§ ARTICLE
<<<<

The United States Navy

01/14/2026 | Press release | Distributed by Public on 01/14/2026 11:12

Surface Navy Association Symposium Remarks

Good afternoon, Surface Warriors.

It's powerful to stand in this room-filled with the people who generate combat credibility for our Navy every single day. From wardrooms and watchfloors to shipyards, depots, and maritime operations centers, you are the leaders who turn strategy into readiness, and readiness into deterrence and combat power.

Thank you to the Surface Navy Association for bringing us together once again. And to our Sailors, civilians, families, and industry teammates-thank you for your commitment to a mission that never turns off.

Yesterday, it was great to hear from the Secretary of the Navy. His message could not have been clearer-and we are completely aligned.
The Secretary and I are unified in a fundamental truth of history and strategy: to be a superpower, one must be a great seapower.
That belief is not rhetorical. It is the organizing principle behind how we think about deterrence, warfighting, shipbuilding, readiness, and the role of the Surface Navy in the decades ahead.
This room represents 250 years of surface warfare excellence. Generations of Sailors who have stood the watch, fought the ship, fought the enemy, and adapted faster than any adversary believed possible.
From wooden hulls and canvas sails to nuclear propulsion, integrated combat systems, and distributed fires, one truth has remained constant: Surface Warriors have never been defined by platforms.
We have always been defined by people-trusted early, empowered decisively, and expected to lead when there is no one else around to help.
That legacy matters. But I did not come here to admire our past. I came here to talk about our momentum. Because the Surface Navy is not celebrating its history-we are sharpening for the fight ahead.
And let me be absolutely clear about that fight: it will be faster, more distributed, more lethal, and far less forgiving than anything we have faced in our lifetimes. There will be no rear area. There will be no sanctuary. There will be no "time to figure it out later."
The opening minutes of the next fight will be decisive, and our obligation is to be ready on day one.

Let me start with a simple statement: the United States Navy must operate on a wartime footing.
A wartime footing means decisions are driven by combat effectiveness-not convenience, not comfort, and not process for process' sake. It means speed matters more than bureaucratic perfection. It means we accept prudent risk now so that we do not pay catastrophic risk later. And it means leaders at every level are empowered-and expected-to act with initiative, creativity, and urgency.
We do this not because we want conflict, but because deterrence only works when it is unmistakably credible. And credibility is built on readiness, lethality, and the proven ability to fight and win at sea.
In August, I laid out my priorities for the Navy: Foundry, Fleet, and Fight-with Sailors First at the heart of all three.
Sailors are our decisive advantage. They are not an accessory to combat power-they are our combat power. They are our primary weapons system. They are the heartbeat of our Navy. And they deserve a standard of service equal to the unlimited liability they accept on behalf of this nation.
That is why we moved with urgency on Sailors First initiatives.
We had another record year in recruiting. In July, we met our recruiting goal of 40,600 three months early. By the end of the fiscal year, we exceeded that goal by nearly 3,500-bringing in more than 44,000 future Sailors.
We drove down "No Sailors Live Afloat" because the dignity and quality of where our Sailors live are not luxuries-they are readiness multipliers. We reduced the number of Sailors living aboard by thousands, concentrated largely in Norfolk and San Diego, and we are still driving that number down. Submarine Sailors do not live on the submarine. Aviators do not live in the hangar. And going forward, our surface Sailors should not live on the ship unless they are deployed or in an operational duty status that demands it.

>>>>

§ STATED TASK A
Return every line of the rows that contains the string "instances", treating uppercase and lowercase as different.
The speech and the rows come from different sources.

§ THE DATA
<<<<

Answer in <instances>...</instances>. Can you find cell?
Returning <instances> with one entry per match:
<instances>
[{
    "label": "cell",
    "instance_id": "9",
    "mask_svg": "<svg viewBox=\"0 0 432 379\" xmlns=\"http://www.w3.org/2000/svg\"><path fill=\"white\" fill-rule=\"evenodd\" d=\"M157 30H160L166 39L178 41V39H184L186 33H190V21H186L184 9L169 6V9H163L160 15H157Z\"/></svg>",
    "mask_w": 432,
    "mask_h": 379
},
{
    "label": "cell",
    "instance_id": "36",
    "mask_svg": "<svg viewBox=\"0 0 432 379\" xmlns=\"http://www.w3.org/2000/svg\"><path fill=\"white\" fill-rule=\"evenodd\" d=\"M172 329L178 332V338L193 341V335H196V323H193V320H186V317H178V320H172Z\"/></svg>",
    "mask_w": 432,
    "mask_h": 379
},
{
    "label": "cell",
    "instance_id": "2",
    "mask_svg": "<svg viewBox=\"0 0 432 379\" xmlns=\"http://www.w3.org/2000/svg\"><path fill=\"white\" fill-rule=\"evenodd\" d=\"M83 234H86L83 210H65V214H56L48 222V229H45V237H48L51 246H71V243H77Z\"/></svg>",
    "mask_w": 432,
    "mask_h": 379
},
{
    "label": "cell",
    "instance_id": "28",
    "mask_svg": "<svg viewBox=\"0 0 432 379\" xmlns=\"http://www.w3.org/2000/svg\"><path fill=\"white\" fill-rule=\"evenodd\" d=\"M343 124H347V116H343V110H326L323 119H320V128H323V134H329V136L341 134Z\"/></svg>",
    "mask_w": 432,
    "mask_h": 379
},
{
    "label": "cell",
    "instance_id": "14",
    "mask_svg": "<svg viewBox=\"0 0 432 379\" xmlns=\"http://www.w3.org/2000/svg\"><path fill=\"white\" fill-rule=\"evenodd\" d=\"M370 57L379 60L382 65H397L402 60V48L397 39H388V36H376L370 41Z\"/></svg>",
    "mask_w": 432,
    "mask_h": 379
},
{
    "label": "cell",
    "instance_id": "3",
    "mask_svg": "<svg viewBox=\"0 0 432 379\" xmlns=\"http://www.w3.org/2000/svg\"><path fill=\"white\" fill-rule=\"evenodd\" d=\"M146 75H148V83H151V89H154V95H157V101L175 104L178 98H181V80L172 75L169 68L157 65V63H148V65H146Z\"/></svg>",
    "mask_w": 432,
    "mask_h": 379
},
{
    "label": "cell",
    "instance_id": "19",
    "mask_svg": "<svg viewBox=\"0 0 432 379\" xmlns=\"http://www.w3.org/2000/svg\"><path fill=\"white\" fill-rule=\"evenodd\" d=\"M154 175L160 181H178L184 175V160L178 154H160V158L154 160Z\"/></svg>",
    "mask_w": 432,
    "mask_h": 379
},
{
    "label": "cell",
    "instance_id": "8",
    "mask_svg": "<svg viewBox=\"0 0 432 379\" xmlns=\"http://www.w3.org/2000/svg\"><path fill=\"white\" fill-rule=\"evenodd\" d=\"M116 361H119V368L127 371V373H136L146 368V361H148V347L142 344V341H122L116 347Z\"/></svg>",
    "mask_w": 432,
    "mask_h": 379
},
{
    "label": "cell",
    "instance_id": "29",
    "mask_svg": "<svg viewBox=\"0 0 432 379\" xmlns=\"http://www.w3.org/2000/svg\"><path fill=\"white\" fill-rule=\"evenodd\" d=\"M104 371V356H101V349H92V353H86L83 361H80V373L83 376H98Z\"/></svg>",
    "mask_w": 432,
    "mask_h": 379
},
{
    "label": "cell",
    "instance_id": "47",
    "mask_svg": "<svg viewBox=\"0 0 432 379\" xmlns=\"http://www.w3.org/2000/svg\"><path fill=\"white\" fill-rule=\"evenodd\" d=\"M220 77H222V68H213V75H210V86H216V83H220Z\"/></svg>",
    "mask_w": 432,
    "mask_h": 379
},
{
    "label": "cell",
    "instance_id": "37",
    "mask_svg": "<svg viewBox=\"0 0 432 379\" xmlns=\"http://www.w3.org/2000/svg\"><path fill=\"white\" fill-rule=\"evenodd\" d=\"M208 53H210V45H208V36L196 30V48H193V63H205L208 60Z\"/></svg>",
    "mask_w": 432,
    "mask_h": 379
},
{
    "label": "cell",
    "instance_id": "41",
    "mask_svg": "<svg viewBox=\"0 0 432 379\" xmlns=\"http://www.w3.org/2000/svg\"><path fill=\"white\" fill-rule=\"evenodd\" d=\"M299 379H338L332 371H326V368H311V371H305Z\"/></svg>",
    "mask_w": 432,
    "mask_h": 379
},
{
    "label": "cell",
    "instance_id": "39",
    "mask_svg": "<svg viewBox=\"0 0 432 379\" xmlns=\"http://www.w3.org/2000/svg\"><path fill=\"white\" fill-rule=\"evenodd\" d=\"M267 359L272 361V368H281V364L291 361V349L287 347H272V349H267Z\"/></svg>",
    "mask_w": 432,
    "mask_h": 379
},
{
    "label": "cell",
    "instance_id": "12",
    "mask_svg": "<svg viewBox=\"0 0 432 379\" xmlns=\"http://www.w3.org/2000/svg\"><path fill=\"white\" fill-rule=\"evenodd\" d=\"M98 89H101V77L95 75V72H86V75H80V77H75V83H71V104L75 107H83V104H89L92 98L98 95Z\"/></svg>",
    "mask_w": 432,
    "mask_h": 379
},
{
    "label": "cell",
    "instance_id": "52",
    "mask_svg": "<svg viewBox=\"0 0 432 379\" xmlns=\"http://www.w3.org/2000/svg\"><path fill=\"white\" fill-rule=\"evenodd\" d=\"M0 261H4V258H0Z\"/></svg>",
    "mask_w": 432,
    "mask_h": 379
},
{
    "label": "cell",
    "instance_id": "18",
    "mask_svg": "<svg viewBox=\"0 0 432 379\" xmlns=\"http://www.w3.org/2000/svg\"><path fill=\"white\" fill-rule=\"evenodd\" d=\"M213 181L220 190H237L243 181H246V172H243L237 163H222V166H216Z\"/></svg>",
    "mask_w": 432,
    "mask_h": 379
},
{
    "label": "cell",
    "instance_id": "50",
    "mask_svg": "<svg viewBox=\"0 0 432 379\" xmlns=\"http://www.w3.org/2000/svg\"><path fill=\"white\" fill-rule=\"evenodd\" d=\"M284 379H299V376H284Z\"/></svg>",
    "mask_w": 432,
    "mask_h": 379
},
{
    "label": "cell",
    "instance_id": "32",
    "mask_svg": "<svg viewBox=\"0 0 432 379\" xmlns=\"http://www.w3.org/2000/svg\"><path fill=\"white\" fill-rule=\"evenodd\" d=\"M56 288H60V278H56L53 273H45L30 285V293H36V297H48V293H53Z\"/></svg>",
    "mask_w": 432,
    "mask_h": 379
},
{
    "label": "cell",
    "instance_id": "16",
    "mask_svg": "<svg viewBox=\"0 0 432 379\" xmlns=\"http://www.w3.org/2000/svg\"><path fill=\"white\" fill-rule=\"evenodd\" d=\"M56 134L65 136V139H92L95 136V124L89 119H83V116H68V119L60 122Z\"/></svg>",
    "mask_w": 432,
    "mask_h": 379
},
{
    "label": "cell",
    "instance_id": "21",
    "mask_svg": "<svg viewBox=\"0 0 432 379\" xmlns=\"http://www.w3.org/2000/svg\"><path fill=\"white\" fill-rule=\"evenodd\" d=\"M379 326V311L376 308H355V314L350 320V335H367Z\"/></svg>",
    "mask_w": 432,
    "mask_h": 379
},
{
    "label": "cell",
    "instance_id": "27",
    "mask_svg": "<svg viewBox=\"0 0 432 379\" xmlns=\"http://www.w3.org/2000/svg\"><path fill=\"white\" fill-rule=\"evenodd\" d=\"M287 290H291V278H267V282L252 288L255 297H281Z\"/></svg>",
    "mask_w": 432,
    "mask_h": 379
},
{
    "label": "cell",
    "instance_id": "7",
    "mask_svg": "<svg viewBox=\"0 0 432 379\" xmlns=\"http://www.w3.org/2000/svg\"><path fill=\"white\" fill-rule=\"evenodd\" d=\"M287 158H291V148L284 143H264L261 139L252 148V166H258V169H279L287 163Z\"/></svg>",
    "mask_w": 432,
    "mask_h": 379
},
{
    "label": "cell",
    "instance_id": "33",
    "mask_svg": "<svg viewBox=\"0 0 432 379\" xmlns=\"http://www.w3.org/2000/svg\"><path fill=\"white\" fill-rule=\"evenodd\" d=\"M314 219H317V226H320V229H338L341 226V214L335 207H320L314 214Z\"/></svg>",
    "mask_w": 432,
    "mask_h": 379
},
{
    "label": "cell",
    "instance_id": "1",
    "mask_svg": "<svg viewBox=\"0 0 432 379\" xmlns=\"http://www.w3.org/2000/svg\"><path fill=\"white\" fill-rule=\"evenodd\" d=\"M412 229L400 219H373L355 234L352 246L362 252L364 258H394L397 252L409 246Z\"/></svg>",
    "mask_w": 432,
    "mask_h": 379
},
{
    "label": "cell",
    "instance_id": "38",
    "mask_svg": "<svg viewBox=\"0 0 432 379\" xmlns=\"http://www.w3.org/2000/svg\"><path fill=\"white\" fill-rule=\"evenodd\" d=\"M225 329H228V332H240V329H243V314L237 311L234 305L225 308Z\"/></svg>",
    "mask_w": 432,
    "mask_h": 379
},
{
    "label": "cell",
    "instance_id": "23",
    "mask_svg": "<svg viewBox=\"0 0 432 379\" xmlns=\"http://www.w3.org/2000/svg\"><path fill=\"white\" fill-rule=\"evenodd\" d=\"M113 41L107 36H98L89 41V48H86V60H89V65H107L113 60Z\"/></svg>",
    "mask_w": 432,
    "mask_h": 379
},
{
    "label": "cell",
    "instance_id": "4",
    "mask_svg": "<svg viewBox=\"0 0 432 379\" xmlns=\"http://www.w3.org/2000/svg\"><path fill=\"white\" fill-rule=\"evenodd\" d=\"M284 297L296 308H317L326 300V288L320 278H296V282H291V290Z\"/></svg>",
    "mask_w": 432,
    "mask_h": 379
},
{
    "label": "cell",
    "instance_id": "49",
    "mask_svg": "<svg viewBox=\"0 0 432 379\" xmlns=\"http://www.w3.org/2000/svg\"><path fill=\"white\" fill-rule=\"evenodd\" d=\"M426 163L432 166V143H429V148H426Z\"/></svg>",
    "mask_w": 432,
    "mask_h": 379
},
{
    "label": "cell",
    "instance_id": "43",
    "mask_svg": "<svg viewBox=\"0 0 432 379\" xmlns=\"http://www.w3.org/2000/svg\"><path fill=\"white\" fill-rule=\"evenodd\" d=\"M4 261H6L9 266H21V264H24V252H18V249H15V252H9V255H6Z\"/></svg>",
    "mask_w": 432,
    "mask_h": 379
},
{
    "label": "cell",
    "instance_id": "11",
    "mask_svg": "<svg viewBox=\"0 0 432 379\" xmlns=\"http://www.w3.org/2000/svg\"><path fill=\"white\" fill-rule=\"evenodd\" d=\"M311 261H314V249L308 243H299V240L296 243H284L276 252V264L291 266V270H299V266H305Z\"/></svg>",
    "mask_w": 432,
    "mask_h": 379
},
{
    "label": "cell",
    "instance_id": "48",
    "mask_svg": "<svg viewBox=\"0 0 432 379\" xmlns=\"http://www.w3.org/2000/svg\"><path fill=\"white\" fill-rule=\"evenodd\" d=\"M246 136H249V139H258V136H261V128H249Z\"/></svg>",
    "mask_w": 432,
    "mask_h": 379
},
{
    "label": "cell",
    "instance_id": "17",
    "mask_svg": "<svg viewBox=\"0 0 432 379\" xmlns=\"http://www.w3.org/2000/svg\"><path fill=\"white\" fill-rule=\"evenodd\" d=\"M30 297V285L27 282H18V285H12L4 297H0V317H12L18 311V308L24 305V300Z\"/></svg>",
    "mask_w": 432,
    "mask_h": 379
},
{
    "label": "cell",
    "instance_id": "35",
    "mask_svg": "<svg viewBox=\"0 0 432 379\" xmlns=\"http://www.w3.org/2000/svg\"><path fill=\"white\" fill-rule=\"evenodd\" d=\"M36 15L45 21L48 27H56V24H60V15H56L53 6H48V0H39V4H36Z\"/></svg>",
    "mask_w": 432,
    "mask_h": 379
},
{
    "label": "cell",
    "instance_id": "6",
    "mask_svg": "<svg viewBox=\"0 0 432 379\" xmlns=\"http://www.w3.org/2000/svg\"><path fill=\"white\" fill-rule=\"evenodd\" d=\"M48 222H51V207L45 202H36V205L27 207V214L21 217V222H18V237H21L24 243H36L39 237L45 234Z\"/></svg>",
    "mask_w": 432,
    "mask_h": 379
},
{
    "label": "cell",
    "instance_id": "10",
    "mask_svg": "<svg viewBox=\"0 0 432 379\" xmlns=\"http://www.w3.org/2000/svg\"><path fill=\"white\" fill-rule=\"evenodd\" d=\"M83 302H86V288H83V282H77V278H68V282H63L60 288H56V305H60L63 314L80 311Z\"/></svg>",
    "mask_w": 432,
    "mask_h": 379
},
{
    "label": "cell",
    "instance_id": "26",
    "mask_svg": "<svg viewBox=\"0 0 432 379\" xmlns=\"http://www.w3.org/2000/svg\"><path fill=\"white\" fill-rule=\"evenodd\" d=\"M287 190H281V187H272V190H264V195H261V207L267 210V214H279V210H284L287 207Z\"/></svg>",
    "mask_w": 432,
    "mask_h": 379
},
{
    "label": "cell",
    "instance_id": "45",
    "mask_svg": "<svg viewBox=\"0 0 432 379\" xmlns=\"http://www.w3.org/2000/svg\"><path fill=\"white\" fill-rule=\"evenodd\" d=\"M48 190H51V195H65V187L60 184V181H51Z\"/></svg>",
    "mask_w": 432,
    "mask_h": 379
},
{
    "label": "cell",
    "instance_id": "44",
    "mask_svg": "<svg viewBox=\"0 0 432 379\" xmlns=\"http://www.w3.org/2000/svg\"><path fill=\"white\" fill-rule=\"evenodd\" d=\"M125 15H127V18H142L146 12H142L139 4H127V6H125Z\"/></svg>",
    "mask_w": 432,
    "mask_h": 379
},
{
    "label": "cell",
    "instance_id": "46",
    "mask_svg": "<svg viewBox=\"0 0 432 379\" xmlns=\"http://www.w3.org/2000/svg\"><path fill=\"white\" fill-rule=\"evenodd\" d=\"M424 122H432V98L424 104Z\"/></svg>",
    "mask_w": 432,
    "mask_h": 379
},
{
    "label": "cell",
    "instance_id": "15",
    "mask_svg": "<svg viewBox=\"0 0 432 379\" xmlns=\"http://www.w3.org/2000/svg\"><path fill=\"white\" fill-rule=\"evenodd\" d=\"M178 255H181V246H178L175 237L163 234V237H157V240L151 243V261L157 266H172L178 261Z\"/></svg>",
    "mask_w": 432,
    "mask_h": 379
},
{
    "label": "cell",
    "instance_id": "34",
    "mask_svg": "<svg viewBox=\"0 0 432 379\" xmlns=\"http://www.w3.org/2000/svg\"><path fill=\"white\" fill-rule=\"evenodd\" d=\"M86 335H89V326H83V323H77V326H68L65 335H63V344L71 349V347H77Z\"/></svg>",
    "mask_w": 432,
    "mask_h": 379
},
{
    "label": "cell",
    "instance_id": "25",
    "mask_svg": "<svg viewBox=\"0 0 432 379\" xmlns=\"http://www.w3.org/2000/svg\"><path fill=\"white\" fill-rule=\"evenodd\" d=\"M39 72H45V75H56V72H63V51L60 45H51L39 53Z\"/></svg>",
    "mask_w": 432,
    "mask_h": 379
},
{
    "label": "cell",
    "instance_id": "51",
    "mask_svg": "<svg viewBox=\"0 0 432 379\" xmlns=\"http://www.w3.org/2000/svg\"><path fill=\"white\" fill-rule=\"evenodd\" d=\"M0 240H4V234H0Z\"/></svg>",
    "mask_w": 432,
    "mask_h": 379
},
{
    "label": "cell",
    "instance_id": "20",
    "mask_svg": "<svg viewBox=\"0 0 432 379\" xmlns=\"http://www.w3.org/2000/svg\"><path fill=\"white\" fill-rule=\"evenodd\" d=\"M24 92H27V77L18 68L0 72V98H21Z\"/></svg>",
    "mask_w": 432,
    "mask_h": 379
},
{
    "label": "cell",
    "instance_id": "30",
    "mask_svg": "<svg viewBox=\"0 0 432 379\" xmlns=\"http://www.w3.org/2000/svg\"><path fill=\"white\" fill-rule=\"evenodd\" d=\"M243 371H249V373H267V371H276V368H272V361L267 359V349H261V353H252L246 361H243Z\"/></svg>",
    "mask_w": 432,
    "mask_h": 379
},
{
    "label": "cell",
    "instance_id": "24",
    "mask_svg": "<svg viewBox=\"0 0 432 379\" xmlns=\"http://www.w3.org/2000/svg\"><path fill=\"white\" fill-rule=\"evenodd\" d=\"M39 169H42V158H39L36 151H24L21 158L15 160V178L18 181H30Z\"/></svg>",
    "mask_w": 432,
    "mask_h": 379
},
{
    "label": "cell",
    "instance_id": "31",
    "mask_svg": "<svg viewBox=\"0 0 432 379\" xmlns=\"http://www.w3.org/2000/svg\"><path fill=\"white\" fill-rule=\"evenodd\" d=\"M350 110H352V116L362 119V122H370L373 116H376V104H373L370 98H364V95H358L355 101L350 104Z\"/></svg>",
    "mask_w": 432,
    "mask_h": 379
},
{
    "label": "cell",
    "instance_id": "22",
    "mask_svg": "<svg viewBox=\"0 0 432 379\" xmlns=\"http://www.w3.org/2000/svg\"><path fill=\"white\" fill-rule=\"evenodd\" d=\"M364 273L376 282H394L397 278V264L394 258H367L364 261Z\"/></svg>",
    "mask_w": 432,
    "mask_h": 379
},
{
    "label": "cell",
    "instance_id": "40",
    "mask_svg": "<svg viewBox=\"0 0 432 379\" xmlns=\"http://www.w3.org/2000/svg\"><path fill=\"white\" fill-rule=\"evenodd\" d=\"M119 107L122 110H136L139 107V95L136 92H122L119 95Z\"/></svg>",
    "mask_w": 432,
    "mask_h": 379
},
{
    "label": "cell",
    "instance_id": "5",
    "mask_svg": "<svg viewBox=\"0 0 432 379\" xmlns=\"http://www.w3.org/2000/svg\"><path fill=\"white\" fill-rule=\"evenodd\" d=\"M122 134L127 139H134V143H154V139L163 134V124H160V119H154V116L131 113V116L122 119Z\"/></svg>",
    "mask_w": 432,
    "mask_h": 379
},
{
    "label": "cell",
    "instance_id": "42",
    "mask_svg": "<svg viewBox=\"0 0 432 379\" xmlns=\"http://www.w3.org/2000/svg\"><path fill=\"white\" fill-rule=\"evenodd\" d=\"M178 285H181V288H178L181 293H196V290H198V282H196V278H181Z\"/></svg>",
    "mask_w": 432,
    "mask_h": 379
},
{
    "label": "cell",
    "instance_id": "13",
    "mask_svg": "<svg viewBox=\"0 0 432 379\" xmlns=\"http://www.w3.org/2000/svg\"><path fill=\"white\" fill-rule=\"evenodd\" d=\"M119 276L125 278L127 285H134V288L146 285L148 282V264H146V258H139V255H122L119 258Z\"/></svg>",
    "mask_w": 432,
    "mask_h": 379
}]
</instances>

>>>>

§ STATED TASK B
Answer these questions about the Surface Navy Association speech:
(i) What recruiting goal was met in July?
(ii) What three priorities were laid out in August?
(iii) In which two cities was the reduction in Sailors living aboard largely concentrated?

§ RESPONSE A
Answer in <instances>...</instances>. Can you find cell?
Returning <instances> with one entry per match:
<instances>
</instances>

§ RESPONSE B
(i) 40,600
(ii) Foundry, Fleet, and Fight
(iii) Norfolk and San Diego